__Brief__. Begin the copy at the line containing "United States, site 76, 2014-05-15 22:12:50." in the data below and end it at the line containing "common name: old-world mice and rats", keeping each line exact and leaving out pictures.

__Stored data__.
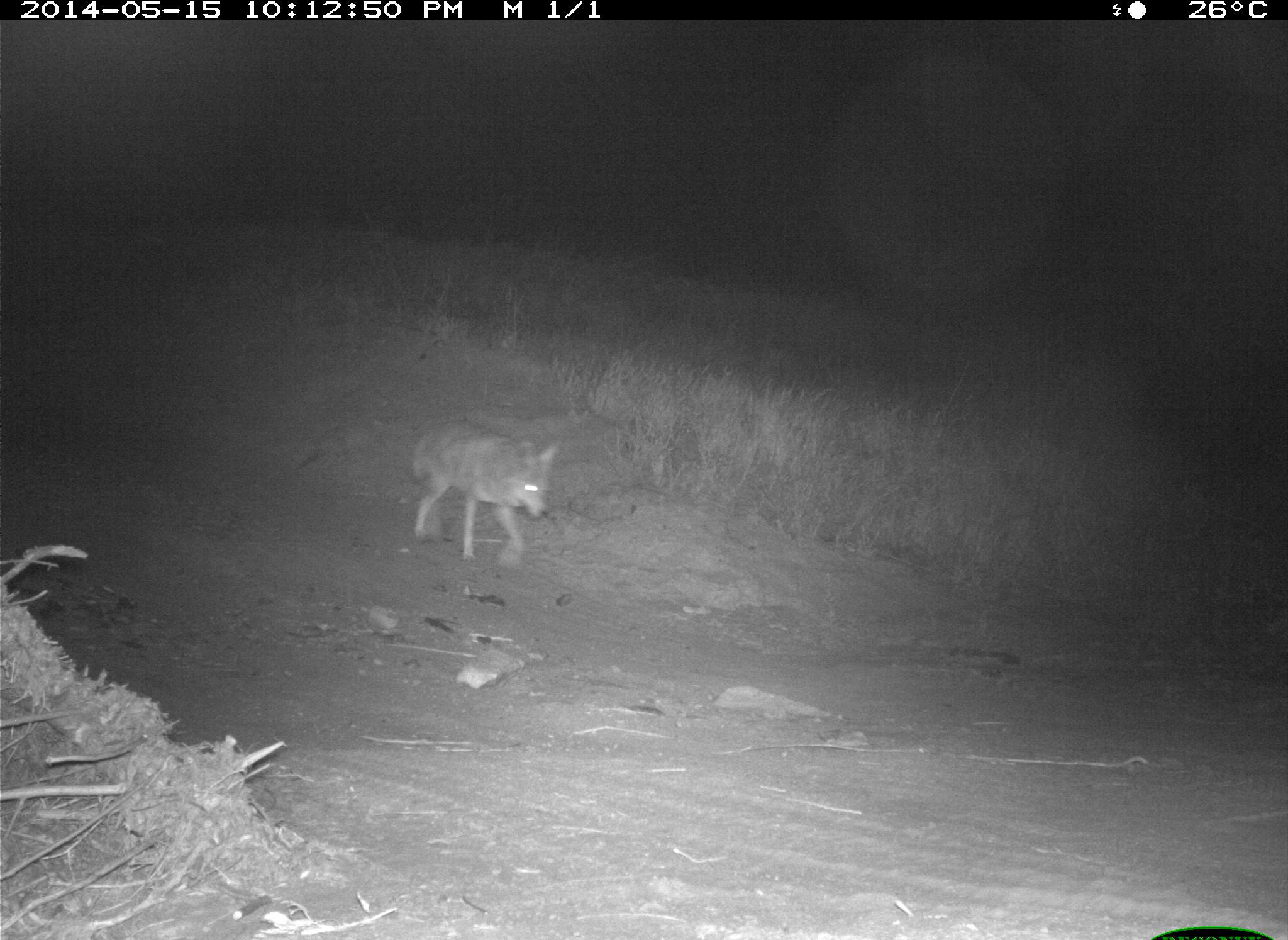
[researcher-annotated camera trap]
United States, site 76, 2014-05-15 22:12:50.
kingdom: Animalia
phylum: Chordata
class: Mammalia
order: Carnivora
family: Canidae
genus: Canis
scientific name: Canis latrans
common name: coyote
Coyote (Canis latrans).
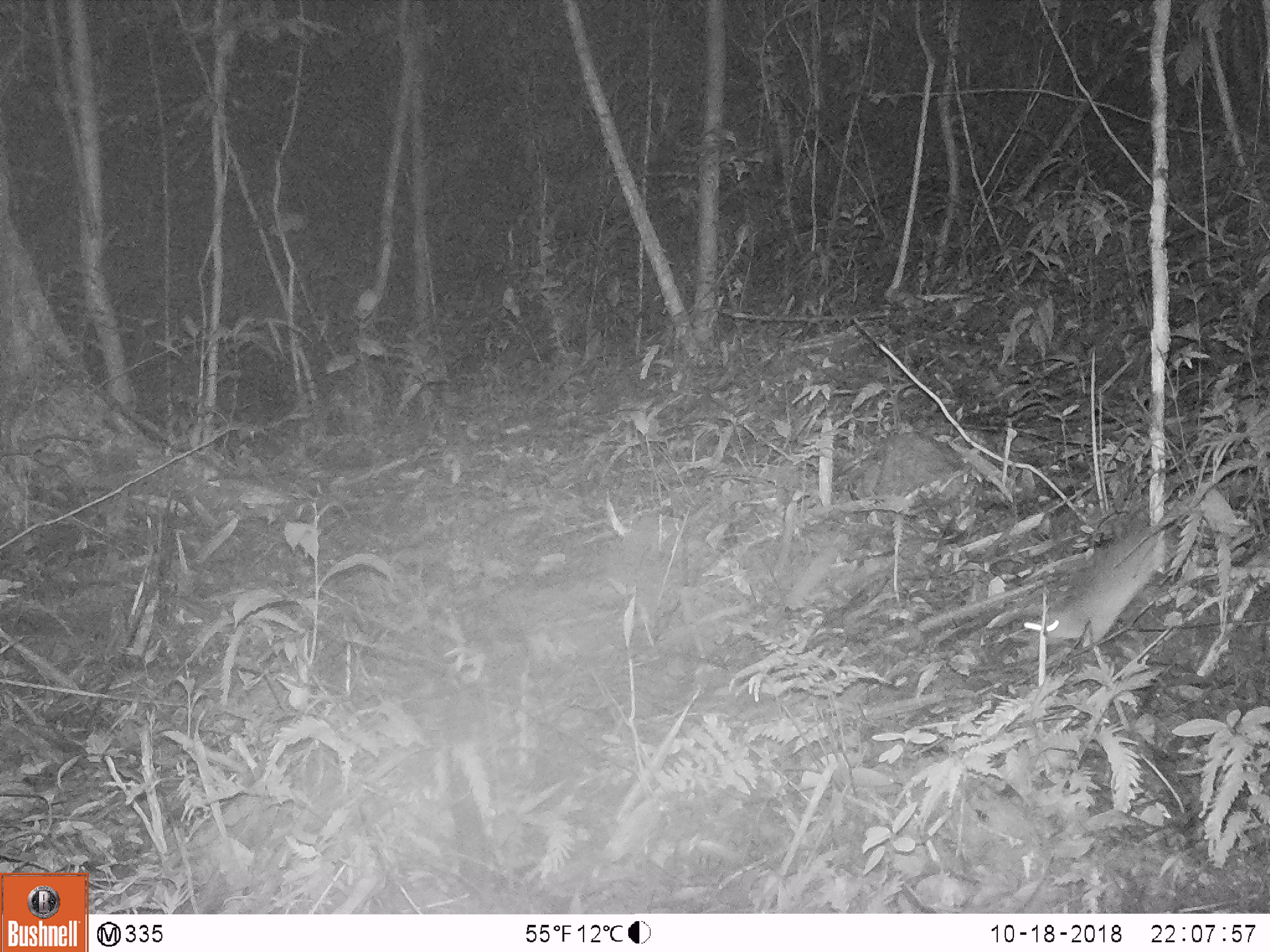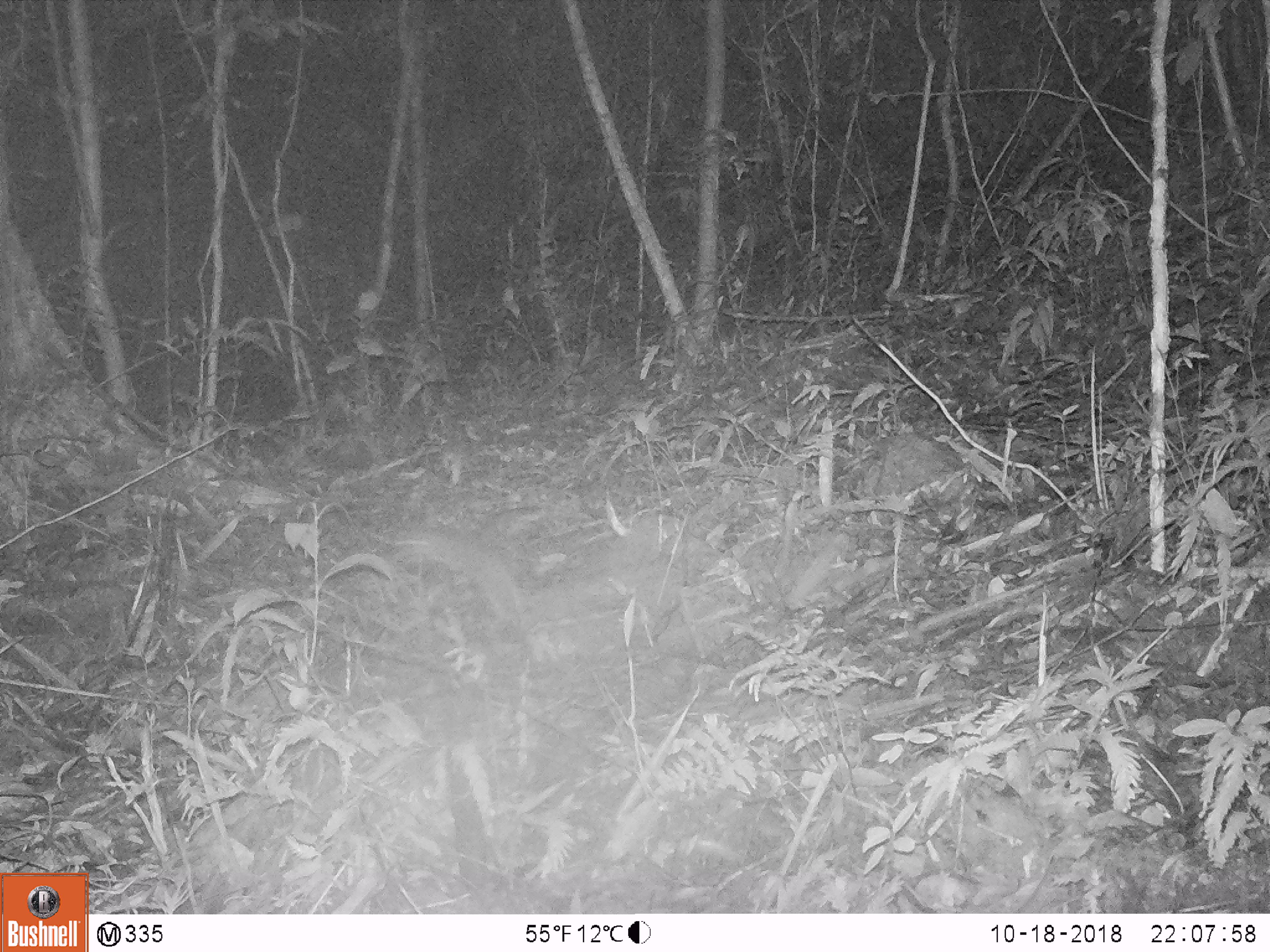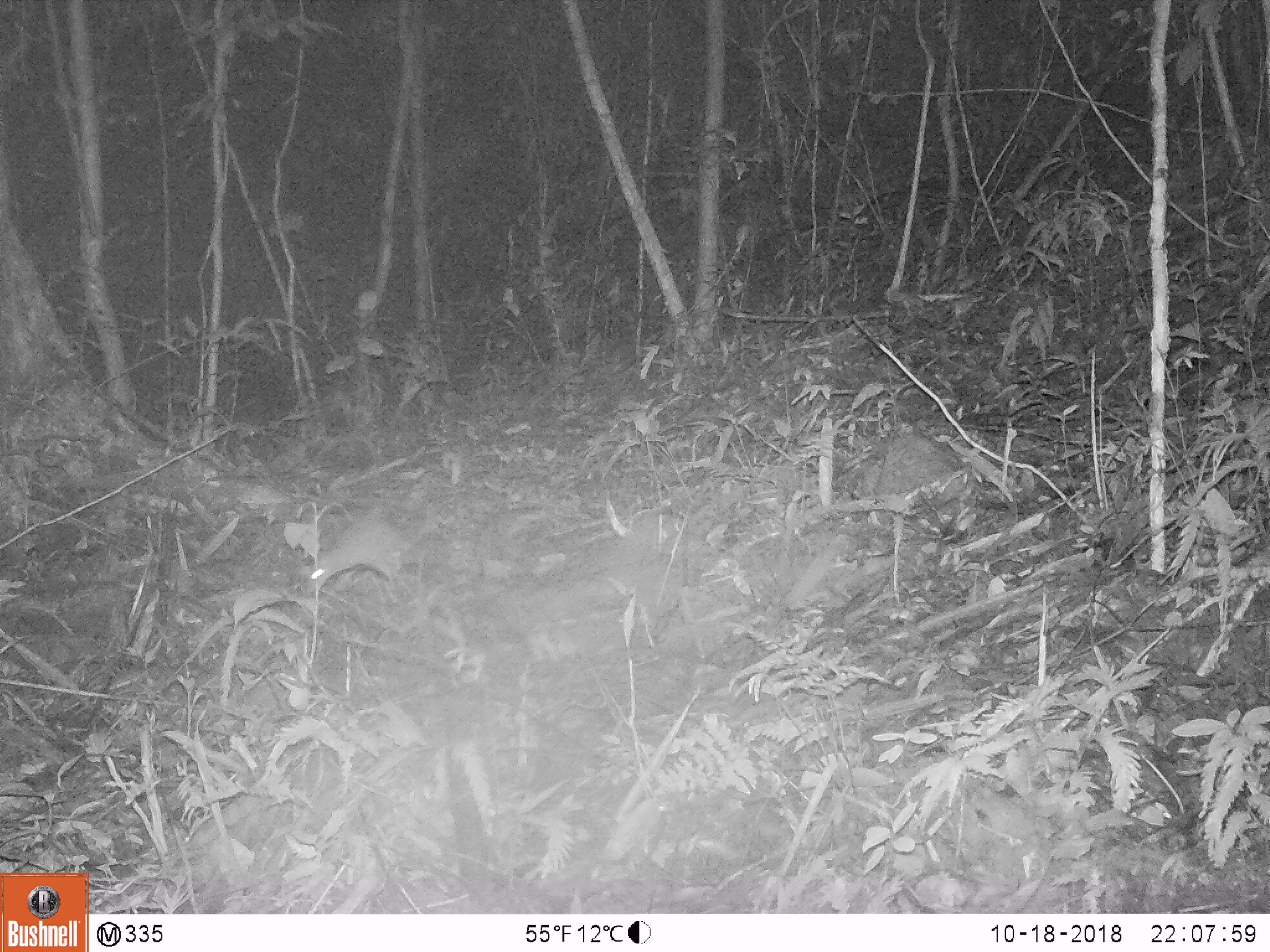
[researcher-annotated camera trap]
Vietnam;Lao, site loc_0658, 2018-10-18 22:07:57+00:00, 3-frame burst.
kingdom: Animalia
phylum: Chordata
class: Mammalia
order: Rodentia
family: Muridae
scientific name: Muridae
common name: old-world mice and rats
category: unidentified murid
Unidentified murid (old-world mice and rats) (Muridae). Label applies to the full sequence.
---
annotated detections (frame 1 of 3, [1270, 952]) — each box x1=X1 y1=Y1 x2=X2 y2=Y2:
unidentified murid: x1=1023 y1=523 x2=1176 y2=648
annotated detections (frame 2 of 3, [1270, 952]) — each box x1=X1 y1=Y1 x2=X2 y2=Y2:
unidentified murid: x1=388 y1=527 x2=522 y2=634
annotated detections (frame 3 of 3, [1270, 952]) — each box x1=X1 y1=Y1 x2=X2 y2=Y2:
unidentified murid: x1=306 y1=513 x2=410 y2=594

--

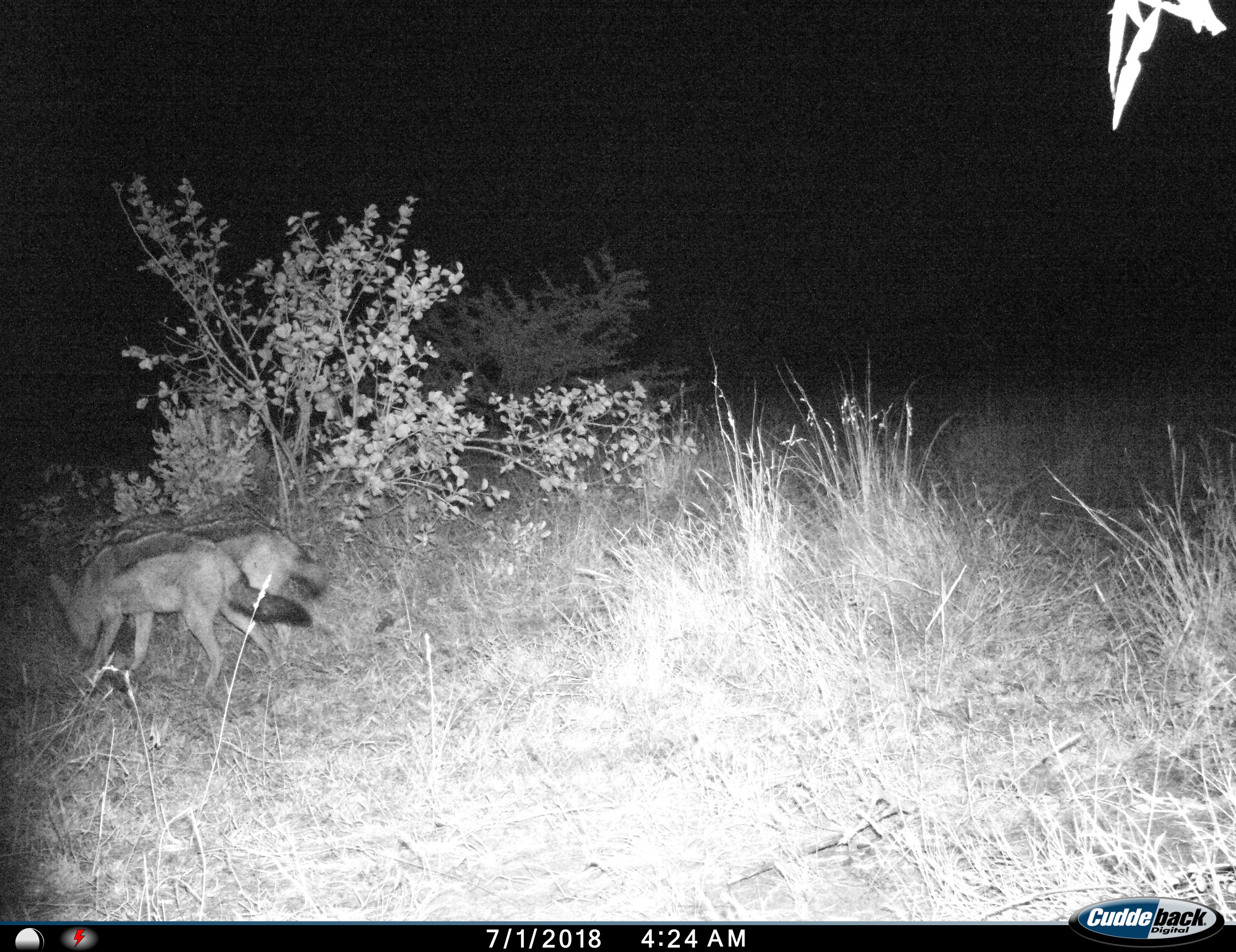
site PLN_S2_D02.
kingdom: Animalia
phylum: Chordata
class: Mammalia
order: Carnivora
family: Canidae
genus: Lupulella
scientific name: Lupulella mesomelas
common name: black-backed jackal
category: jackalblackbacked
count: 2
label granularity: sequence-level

__The answer__.
United States, site 76, 2014-05-15 22:12:50.
kingdom: Animalia
phylum: Chordata
class: Mammalia
order: Carnivora
family: Canidae
genus: Canis
scientific name: Canis latrans
common name: coyote
Coyote (Canis latrans).
[researcher-annotated camera trap]
Vietnam;Lao, site loc_0658, 2018-10-18 22:07:57+00:00, 3-frame burst.
kingdom: Animalia
phylum: Chordata
class: Mammalia
order: Rodentia
family: Muridae
scientific name: Muridae
common name: old-world mice and rats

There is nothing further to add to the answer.